PASSAGE SHOWN:
*****

When you destroy the flora you are essentially destroying your immune system.” “The lining of the gut then becomes permeable to substances that are not meant to be in the body- this is called leaky gut.” “I was not breast fed as a child so didn’t get the infusion of healthy gut flora. I had constant bouts of strep throat and was on antibiotics more times than I can count.  Years of eating mainly processed foods and the constant antibiotic use made my body a ticking time bomb.

The food poisoning was the straw that broke the camel’s back.” She had consumed what she found out later was spoiled tuna salad at a restaurant and the enormous amount of bacteria had her in the hospital with high fevers, diarrhea and extreme pain. After she recovered from the food poisoning her health slowly started to decline. She began having pain in different joints and was always exhausted.

*****

(Stored data entries)
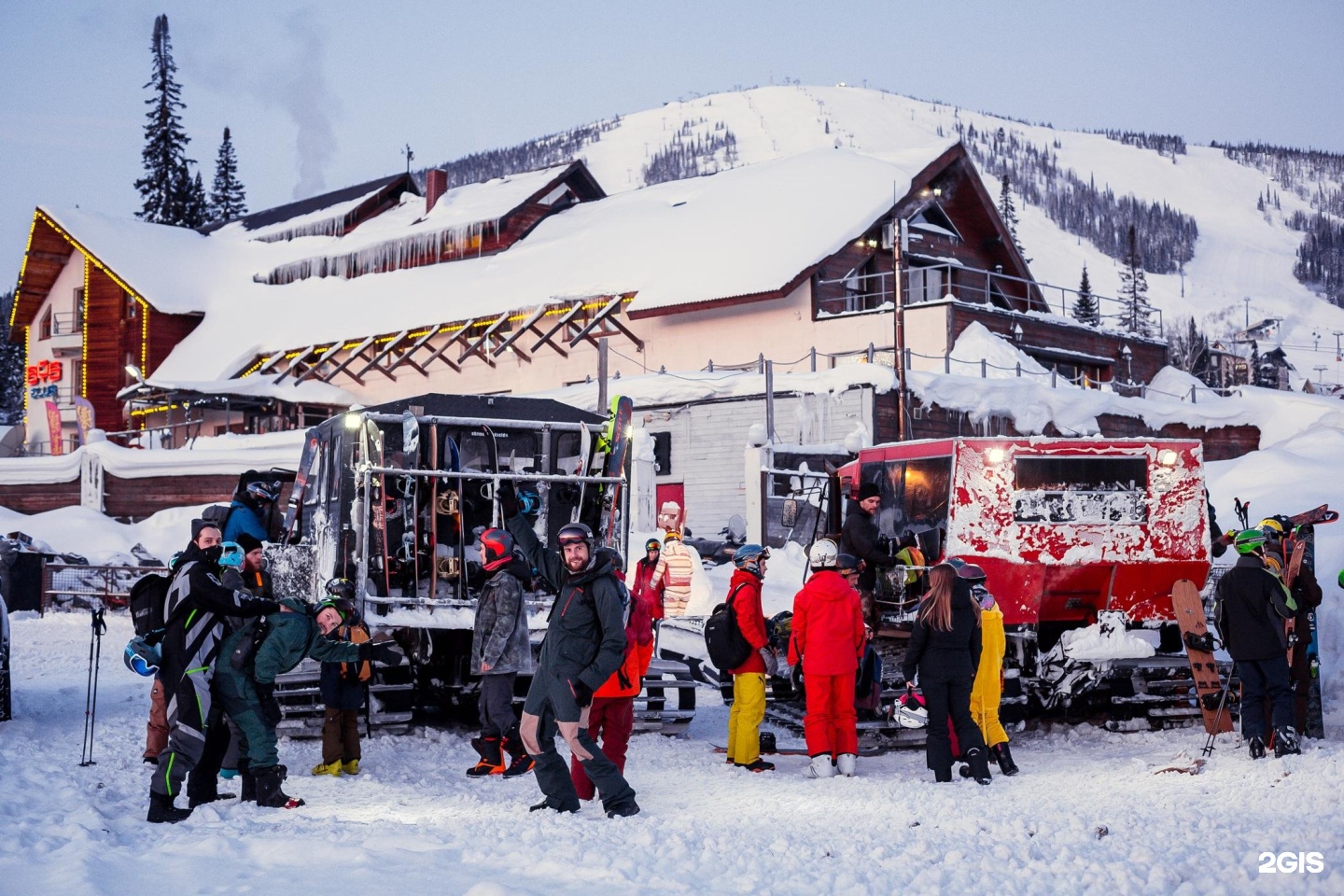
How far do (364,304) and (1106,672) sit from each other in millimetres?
35382

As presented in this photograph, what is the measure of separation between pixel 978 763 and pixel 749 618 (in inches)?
74.7

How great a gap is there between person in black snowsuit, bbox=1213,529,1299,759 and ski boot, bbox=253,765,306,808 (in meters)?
6.37

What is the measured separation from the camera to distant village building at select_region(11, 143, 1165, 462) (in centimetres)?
3409

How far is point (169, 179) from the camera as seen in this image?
232ft

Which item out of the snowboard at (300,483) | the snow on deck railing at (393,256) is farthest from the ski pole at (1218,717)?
the snow on deck railing at (393,256)

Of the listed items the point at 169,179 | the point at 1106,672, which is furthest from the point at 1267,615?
the point at 169,179

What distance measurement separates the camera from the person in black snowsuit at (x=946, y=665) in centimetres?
906

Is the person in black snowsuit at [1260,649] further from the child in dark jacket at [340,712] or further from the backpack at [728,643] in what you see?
the child in dark jacket at [340,712]

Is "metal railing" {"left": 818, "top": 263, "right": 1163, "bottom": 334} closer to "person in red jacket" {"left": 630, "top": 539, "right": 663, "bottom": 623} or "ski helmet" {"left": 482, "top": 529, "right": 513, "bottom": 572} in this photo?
"person in red jacket" {"left": 630, "top": 539, "right": 663, "bottom": 623}

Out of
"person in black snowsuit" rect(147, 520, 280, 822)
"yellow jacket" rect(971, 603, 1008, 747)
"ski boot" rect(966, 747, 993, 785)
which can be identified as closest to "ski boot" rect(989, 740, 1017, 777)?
"yellow jacket" rect(971, 603, 1008, 747)

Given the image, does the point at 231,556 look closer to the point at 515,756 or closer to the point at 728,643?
the point at 515,756

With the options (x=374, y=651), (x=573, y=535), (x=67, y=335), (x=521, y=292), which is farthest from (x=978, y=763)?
(x=67, y=335)

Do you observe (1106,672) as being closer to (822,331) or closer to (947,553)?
(947,553)

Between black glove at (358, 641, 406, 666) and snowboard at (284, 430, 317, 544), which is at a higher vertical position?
snowboard at (284, 430, 317, 544)
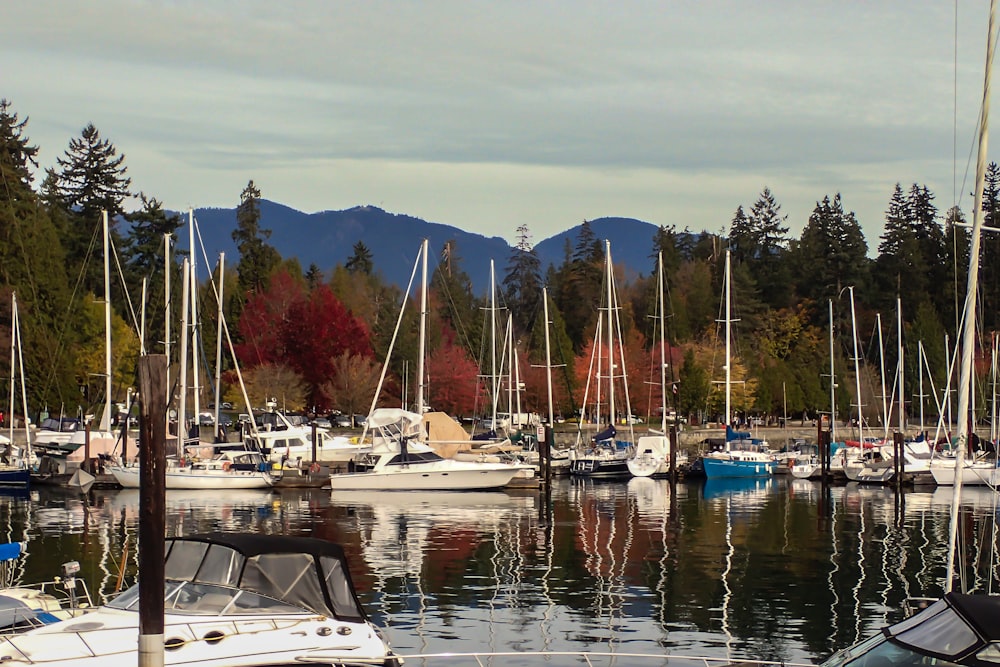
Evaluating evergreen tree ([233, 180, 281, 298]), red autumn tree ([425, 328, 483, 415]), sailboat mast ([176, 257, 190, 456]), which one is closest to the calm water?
sailboat mast ([176, 257, 190, 456])

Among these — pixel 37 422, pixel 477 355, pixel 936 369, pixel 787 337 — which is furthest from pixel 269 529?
pixel 787 337

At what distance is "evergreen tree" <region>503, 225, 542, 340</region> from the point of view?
6289 inches

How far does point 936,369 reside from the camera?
112625 millimetres

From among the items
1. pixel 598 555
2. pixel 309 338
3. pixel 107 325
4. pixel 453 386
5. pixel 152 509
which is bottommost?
pixel 598 555

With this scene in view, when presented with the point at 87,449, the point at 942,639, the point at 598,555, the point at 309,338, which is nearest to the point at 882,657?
the point at 942,639

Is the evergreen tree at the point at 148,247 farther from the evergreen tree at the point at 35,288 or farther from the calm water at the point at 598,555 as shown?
the calm water at the point at 598,555

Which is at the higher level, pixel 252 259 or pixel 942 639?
pixel 252 259

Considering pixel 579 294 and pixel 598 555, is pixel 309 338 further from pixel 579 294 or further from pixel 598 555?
pixel 598 555

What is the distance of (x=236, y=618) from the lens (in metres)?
16.9

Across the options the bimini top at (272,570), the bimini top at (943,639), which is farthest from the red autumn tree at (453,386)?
the bimini top at (943,639)

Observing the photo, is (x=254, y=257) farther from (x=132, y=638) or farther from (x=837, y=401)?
(x=132, y=638)

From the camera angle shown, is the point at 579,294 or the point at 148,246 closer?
the point at 148,246

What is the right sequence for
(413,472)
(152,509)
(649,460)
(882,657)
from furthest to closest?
1. (649,460)
2. (413,472)
3. (152,509)
4. (882,657)

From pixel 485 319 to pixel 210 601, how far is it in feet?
234
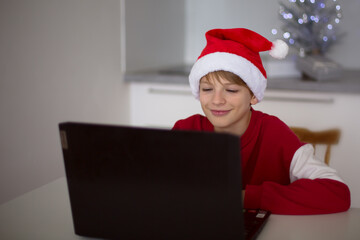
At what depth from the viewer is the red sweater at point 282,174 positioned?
999 millimetres

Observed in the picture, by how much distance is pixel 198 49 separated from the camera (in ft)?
10.1

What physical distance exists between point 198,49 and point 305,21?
0.82m

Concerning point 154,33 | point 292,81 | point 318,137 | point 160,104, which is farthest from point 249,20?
point 318,137

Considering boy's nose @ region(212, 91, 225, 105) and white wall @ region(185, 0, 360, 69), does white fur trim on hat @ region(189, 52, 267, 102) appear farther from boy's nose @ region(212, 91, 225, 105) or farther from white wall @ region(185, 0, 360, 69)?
white wall @ region(185, 0, 360, 69)

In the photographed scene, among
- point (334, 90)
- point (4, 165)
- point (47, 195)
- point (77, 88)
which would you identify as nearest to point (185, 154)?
point (47, 195)

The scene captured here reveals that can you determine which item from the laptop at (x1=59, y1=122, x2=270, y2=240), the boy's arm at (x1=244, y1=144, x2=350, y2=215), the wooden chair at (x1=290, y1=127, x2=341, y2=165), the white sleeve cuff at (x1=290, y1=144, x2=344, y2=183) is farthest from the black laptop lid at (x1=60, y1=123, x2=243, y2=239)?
the wooden chair at (x1=290, y1=127, x2=341, y2=165)

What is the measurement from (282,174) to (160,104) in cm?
126

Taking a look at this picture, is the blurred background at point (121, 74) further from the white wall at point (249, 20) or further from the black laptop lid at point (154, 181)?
the black laptop lid at point (154, 181)

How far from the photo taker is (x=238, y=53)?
1211 mm

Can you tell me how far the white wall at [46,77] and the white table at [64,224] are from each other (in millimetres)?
707

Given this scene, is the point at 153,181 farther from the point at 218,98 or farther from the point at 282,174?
the point at 282,174

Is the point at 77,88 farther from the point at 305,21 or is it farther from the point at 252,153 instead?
the point at 305,21

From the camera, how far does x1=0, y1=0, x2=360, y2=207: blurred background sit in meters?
1.72

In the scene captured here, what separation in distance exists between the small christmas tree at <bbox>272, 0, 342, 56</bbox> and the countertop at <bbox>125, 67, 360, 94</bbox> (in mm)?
227
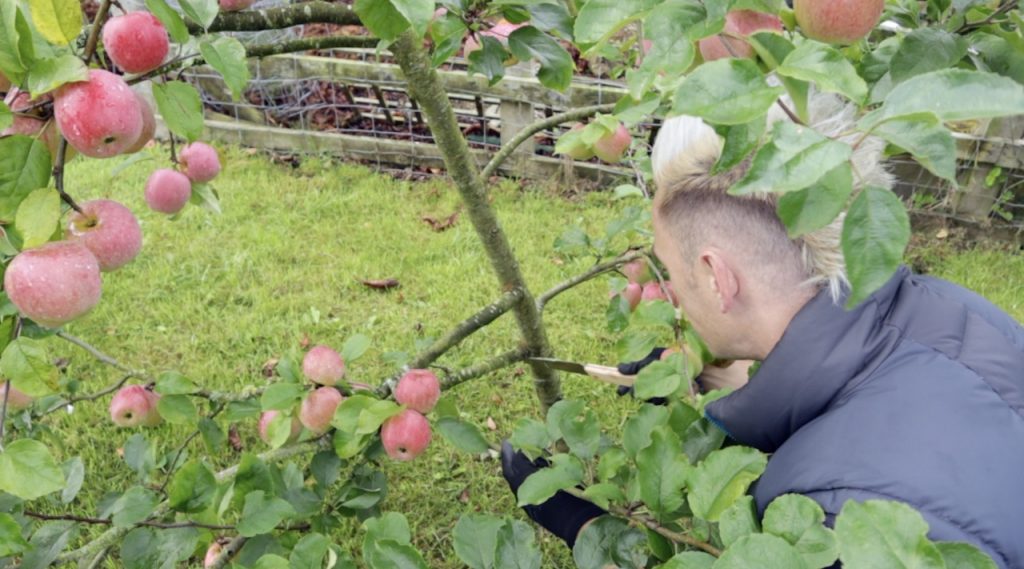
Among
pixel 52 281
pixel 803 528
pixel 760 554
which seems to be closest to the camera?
pixel 760 554

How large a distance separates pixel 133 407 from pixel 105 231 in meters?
0.92

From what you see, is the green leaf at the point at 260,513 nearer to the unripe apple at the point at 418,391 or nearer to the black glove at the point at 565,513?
the unripe apple at the point at 418,391

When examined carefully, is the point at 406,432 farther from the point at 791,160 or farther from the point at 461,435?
the point at 791,160

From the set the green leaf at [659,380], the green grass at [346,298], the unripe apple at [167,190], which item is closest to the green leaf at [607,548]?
the green leaf at [659,380]

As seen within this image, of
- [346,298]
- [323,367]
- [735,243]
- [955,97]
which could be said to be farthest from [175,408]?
[346,298]

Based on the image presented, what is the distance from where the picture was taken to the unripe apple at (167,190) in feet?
4.68

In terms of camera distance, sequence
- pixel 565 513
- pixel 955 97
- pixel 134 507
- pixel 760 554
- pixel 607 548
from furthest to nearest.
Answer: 1. pixel 565 513
2. pixel 134 507
3. pixel 607 548
4. pixel 760 554
5. pixel 955 97

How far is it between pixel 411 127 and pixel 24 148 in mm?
3929

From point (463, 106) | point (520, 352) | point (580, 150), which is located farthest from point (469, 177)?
point (463, 106)

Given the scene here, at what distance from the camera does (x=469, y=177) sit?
5.32 ft

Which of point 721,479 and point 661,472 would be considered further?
point 661,472

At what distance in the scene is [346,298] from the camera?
137 inches

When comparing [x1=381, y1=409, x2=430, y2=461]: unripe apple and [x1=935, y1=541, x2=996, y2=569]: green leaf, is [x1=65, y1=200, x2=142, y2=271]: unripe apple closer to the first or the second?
[x1=381, y1=409, x2=430, y2=461]: unripe apple

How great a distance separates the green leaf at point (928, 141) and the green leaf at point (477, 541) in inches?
26.2
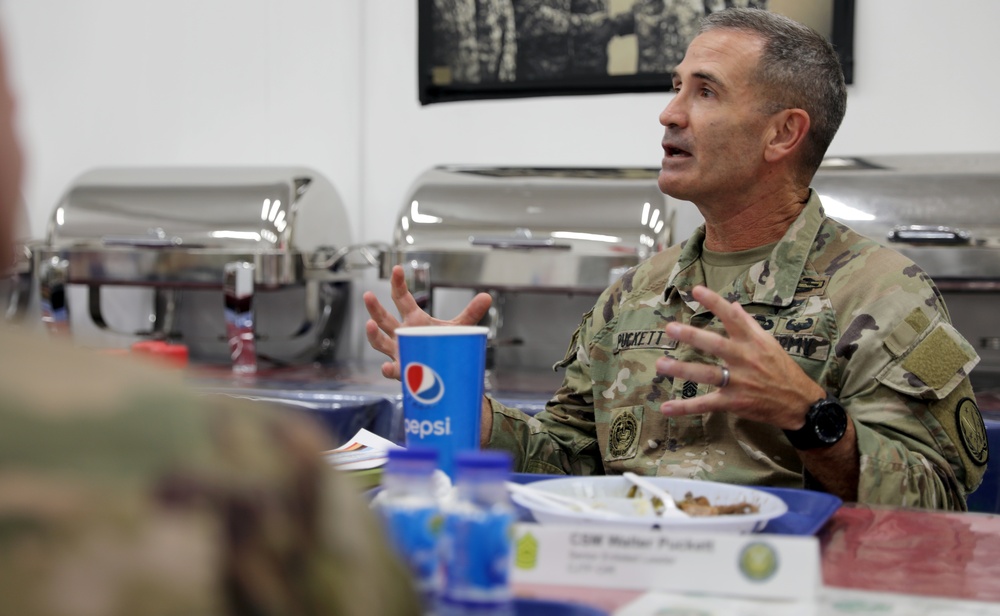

*****

ABOUT THIS EXERCISE: Rewrite the passage on gut flora and illness from "When you destroy" through "was always exhausted.", updating it so that "tuna salad" is replaced with "chicken salad".

PROBLEM SOLUTION:
When you destroy the flora you are essentially destroying your immune system.” “The lining of the gut then becomes permeable to substances that are not meant to be in the body- this is called leaky gut.” “I was not breast fed as a child so didn’t get the infusion of healthy gut flora. I had constant bouts of strep throat and was on antibiotics more times than I can count.  Years of eating mainly processed foods and the constant antibiotic use made my body a ticking time bomb.

The food poisoning was the straw that broke the camel’s back.” She had consumed what she found out later was spoiled chicken salad at a restaurant and the enormous amount of bacteria had her in the hospital with high fevers, diarrhea and extreme pain. After she recovered from the food poisoning her health slowly started to decline. She began having pain in different joints and was always exhausted.